[Required task] Print the listing below exactly.

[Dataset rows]
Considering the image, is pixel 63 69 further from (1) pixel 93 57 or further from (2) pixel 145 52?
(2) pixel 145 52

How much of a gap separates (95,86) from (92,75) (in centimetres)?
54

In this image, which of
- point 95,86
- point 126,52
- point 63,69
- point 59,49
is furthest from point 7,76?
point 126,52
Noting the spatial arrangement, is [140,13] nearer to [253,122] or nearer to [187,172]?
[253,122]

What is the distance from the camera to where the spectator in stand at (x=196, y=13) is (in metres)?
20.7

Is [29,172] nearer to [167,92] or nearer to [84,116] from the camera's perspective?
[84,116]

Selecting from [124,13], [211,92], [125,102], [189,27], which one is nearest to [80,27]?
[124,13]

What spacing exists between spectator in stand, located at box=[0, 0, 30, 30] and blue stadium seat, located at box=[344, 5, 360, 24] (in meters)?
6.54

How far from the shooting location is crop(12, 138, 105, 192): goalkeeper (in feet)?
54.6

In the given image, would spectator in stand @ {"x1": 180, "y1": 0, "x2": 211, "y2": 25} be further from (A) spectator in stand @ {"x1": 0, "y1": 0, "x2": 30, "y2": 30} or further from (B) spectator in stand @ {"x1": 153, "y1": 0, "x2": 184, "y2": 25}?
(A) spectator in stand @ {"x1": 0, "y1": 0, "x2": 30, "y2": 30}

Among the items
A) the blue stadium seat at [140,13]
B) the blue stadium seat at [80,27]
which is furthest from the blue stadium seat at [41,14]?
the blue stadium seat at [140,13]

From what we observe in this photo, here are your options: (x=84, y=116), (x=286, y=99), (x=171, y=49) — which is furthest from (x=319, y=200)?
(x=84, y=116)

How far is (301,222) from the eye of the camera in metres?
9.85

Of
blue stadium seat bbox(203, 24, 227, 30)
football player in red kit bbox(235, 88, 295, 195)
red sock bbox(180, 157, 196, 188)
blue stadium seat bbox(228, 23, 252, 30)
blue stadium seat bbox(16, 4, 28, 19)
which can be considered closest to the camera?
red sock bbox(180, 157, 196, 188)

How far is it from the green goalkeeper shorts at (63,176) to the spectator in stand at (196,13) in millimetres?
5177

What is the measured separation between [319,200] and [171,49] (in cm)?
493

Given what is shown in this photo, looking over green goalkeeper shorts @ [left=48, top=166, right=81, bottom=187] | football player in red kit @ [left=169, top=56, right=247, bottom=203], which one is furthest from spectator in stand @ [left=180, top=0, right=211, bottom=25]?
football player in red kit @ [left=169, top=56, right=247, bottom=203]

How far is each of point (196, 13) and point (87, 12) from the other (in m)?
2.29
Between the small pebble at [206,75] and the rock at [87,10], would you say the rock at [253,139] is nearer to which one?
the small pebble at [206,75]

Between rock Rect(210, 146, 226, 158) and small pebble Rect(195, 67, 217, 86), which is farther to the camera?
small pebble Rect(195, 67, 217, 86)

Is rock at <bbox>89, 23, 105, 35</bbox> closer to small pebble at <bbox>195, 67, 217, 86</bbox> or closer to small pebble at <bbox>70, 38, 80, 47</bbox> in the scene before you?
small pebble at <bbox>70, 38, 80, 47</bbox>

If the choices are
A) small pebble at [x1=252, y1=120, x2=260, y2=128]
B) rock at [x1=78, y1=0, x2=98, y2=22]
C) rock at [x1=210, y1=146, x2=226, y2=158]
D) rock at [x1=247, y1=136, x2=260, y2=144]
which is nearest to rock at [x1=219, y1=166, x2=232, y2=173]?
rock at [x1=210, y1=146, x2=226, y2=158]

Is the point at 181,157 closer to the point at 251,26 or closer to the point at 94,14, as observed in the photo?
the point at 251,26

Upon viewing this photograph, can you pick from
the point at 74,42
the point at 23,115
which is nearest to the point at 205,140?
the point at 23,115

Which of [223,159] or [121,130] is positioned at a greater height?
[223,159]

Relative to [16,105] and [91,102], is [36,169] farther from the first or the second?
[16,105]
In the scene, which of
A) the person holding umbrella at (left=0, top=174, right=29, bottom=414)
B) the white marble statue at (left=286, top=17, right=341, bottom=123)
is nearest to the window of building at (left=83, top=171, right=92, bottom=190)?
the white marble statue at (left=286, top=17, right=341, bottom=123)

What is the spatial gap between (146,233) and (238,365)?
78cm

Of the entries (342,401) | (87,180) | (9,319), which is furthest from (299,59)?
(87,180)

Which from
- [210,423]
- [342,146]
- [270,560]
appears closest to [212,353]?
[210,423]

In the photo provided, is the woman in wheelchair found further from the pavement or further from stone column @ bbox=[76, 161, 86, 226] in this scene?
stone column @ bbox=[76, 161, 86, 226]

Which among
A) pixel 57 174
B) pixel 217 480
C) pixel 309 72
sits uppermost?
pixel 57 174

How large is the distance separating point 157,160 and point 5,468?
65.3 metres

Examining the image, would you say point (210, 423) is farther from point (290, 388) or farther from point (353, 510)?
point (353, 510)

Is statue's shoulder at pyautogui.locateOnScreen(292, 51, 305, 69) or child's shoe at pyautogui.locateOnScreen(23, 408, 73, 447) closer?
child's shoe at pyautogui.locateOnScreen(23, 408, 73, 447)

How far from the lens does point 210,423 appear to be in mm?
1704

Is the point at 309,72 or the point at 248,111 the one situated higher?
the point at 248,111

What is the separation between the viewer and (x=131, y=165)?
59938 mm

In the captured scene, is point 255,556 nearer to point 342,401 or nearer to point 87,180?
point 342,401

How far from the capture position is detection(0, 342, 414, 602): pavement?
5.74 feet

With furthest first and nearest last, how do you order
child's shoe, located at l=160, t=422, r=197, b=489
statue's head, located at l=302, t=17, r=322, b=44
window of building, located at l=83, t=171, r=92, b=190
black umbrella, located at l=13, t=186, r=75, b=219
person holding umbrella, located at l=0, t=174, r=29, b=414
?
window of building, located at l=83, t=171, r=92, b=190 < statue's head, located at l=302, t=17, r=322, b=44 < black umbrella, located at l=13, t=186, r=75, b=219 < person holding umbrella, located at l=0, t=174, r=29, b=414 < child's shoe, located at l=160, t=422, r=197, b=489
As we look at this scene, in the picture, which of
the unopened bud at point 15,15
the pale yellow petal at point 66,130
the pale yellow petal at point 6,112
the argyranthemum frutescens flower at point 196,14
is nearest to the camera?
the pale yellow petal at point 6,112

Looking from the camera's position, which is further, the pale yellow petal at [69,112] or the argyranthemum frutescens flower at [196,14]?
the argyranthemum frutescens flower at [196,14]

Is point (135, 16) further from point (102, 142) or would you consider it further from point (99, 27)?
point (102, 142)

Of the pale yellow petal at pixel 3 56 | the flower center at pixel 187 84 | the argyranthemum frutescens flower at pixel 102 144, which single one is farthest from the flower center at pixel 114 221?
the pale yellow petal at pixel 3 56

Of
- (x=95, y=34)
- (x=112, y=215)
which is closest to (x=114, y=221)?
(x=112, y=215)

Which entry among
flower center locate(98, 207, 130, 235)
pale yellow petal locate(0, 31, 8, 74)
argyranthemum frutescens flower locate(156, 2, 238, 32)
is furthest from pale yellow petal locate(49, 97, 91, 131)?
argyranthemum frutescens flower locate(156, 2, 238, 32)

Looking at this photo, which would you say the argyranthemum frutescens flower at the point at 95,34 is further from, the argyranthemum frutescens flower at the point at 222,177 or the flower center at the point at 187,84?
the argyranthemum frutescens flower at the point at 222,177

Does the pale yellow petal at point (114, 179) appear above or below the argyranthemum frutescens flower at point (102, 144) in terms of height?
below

[Output for this task]
Considering the image, is pixel 63 69 further from (1) pixel 93 57 or further from (2) pixel 145 52?
(2) pixel 145 52

How much of a gap separates (95,86) from (92,75) (in centimetres)?
54

In this image, which of
- point 95,86
- point 126,52
- point 63,69
- point 59,49
is furthest from point 7,76?
point 126,52
Noting the spatial arrangement, is [140,13] nearer to [253,122] or nearer to [187,172]?
[253,122]

What is the distance from the camera to where the spectator in stand at (x=196, y=13) is (in metres)?
20.7

Is [29,172] nearer to [167,92] or nearer to [84,116] from the camera's perspective?
[84,116]

Selecting from [124,13], [211,92], [125,102], [189,27], which one is nearest to [80,27]?
[124,13]

What spacing exists between spectator in stand, located at box=[0, 0, 30, 30] and blue stadium seat, located at box=[344, 5, 360, 24] (in meters)?
6.54

How far from the shooting location is crop(12, 138, 105, 192): goalkeeper (in feet)?
54.6

In the given image, would spectator in stand @ {"x1": 180, "y1": 0, "x2": 211, "y2": 25} be further from (A) spectator in stand @ {"x1": 0, "y1": 0, "x2": 30, "y2": 30} or further from (B) spectator in stand @ {"x1": 153, "y1": 0, "x2": 184, "y2": 25}?
(A) spectator in stand @ {"x1": 0, "y1": 0, "x2": 30, "y2": 30}

Among the items
A) the blue stadium seat at [140,13]
B) the blue stadium seat at [80,27]
which is furthest from the blue stadium seat at [41,14]?
the blue stadium seat at [140,13]

From what we observe in this photo, here are your options: (x=84, y=116), (x=286, y=99), (x=171, y=49) — which is furthest from (x=319, y=200)?
(x=84, y=116)

How far is (301,222) from the eye of the camera in metres?
9.85

Of
blue stadium seat bbox(203, 24, 227, 30)
football player in red kit bbox(235, 88, 295, 195)
red sock bbox(180, 157, 196, 188)
blue stadium seat bbox(228, 23, 252, 30)
blue stadium seat bbox(16, 4, 28, 19)
which can be considered closest to the camera?
red sock bbox(180, 157, 196, 188)

How far is it from the green goalkeeper shorts at (63,176) to the spectator in stand at (196,13) in millimetres?
5177

What is the measured separation between [319,200] and [171,49] (in cm)?
493

Given what is shown in this photo, looking over green goalkeeper shorts @ [left=48, top=166, right=81, bottom=187] | football player in red kit @ [left=169, top=56, right=247, bottom=203], which one is furthest from spectator in stand @ [left=180, top=0, right=211, bottom=25]?
football player in red kit @ [left=169, top=56, right=247, bottom=203]

How far is each of point (196, 13) and point (87, 12) from the other (in m)?
2.29
Between the small pebble at [206,75] and the rock at [87,10], would you say the rock at [253,139] is nearer to which one?
the small pebble at [206,75]

Between rock Rect(210, 146, 226, 158) and small pebble Rect(195, 67, 217, 86), which is farther to the camera?
small pebble Rect(195, 67, 217, 86)

Is rock at <bbox>89, 23, 105, 35</bbox> closer to small pebble at <bbox>195, 67, 217, 86</bbox> or closer to small pebble at <bbox>70, 38, 80, 47</bbox> in the scene before you?
small pebble at <bbox>70, 38, 80, 47</bbox>

If the choices are
A) small pebble at [x1=252, y1=120, x2=260, y2=128]
B) rock at [x1=78, y1=0, x2=98, y2=22]
C) rock at [x1=210, y1=146, x2=226, y2=158]
D) rock at [x1=247, y1=136, x2=260, y2=144]
which is nearest to rock at [x1=219, y1=166, x2=232, y2=173]?
rock at [x1=210, y1=146, x2=226, y2=158]

Is the point at 181,157 closer to the point at 251,26 or closer to the point at 94,14, as observed in the photo?
the point at 251,26

Upon viewing this photograph, can you pick from
the point at 74,42
the point at 23,115
which is nearest to the point at 205,140?
the point at 23,115

Which of [223,159] or [121,130] is positioned at a greater height?
[223,159]

Relative to [16,105] and [91,102], is [36,169] farther from the first or the second?
[16,105]
In the scene, which of
A) the person holding umbrella at (left=0, top=174, right=29, bottom=414)
B) the white marble statue at (left=286, top=17, right=341, bottom=123)
is nearest to the window of building at (left=83, top=171, right=92, bottom=190)?
the white marble statue at (left=286, top=17, right=341, bottom=123)

What is the spatial gap between (146,233) and (238,365)?
78cm

Of the entries (342,401) | (87,180) | (9,319), which is furthest from (299,59)?
(87,180)

Which from
- [210,423]
- [342,146]
- [270,560]
appears closest to [212,353]?
[210,423]

In the photo provided, is the woman in wheelchair found further from the pavement or further from stone column @ bbox=[76, 161, 86, 226] in this scene?
stone column @ bbox=[76, 161, 86, 226]

Which among
A) pixel 57 174
B) pixel 217 480
C) pixel 309 72
sits uppermost?
pixel 57 174

How large is the distance separating point 157,160 and point 5,468?
65.3 metres

Examining the image, would you say point (210, 423) is farther from point (290, 388) or farther from point (353, 510)?
point (353, 510)

Is statue's shoulder at pyautogui.locateOnScreen(292, 51, 305, 69) or child's shoe at pyautogui.locateOnScreen(23, 408, 73, 447) closer?
child's shoe at pyautogui.locateOnScreen(23, 408, 73, 447)

How far from the lens does point 210,423 appear to be in mm?
1704

Is the point at 309,72 or the point at 248,111 the one situated higher?
the point at 248,111

What is the separation between the viewer and (x=131, y=165)?
59938 mm

In the captured scene, is point 255,556 nearer to point 342,401 or nearer to point 87,180?
point 342,401

How far from the capture position is detection(0, 342, 414, 602): pavement?
5.74 feet

With furthest first and nearest last, how do you order
child's shoe, located at l=160, t=422, r=197, b=489
statue's head, located at l=302, t=17, r=322, b=44
window of building, located at l=83, t=171, r=92, b=190
black umbrella, located at l=13, t=186, r=75, b=219
person holding umbrella, located at l=0, t=174, r=29, b=414
?
window of building, located at l=83, t=171, r=92, b=190 < statue's head, located at l=302, t=17, r=322, b=44 < black umbrella, located at l=13, t=186, r=75, b=219 < person holding umbrella, located at l=0, t=174, r=29, b=414 < child's shoe, located at l=160, t=422, r=197, b=489
As we look at this scene, in the picture, which of
the unopened bud at point 15,15
the pale yellow petal at point 66,130
the pale yellow petal at point 6,112
the argyranthemum frutescens flower at point 196,14
is nearest to the camera?
the pale yellow petal at point 6,112

Looking from the camera's position, which is further, the pale yellow petal at [69,112] or the argyranthemum frutescens flower at [196,14]?
the argyranthemum frutescens flower at [196,14]

Is point (135, 16) further from point (102, 142) or would you consider it further from point (99, 27)?
point (102, 142)

Of the pale yellow petal at pixel 3 56 | the flower center at pixel 187 84 | the argyranthemum frutescens flower at pixel 102 144, which single one is farthest from the flower center at pixel 114 221?
the pale yellow petal at pixel 3 56

Of
- (x=95, y=34)
- (x=112, y=215)
which is closest to (x=114, y=221)?
(x=112, y=215)

Which entry among
flower center locate(98, 207, 130, 235)
pale yellow petal locate(0, 31, 8, 74)
argyranthemum frutescens flower locate(156, 2, 238, 32)
is furthest from pale yellow petal locate(49, 97, 91, 131)?
argyranthemum frutescens flower locate(156, 2, 238, 32)

Looking at this photo, which would you say the argyranthemum frutescens flower at the point at 95,34 is further from, the argyranthemum frutescens flower at the point at 222,177 or the flower center at the point at 187,84?
the argyranthemum frutescens flower at the point at 222,177

Does the pale yellow petal at point (114, 179) appear above or below the argyranthemum frutescens flower at point (102, 144) in terms of height?
below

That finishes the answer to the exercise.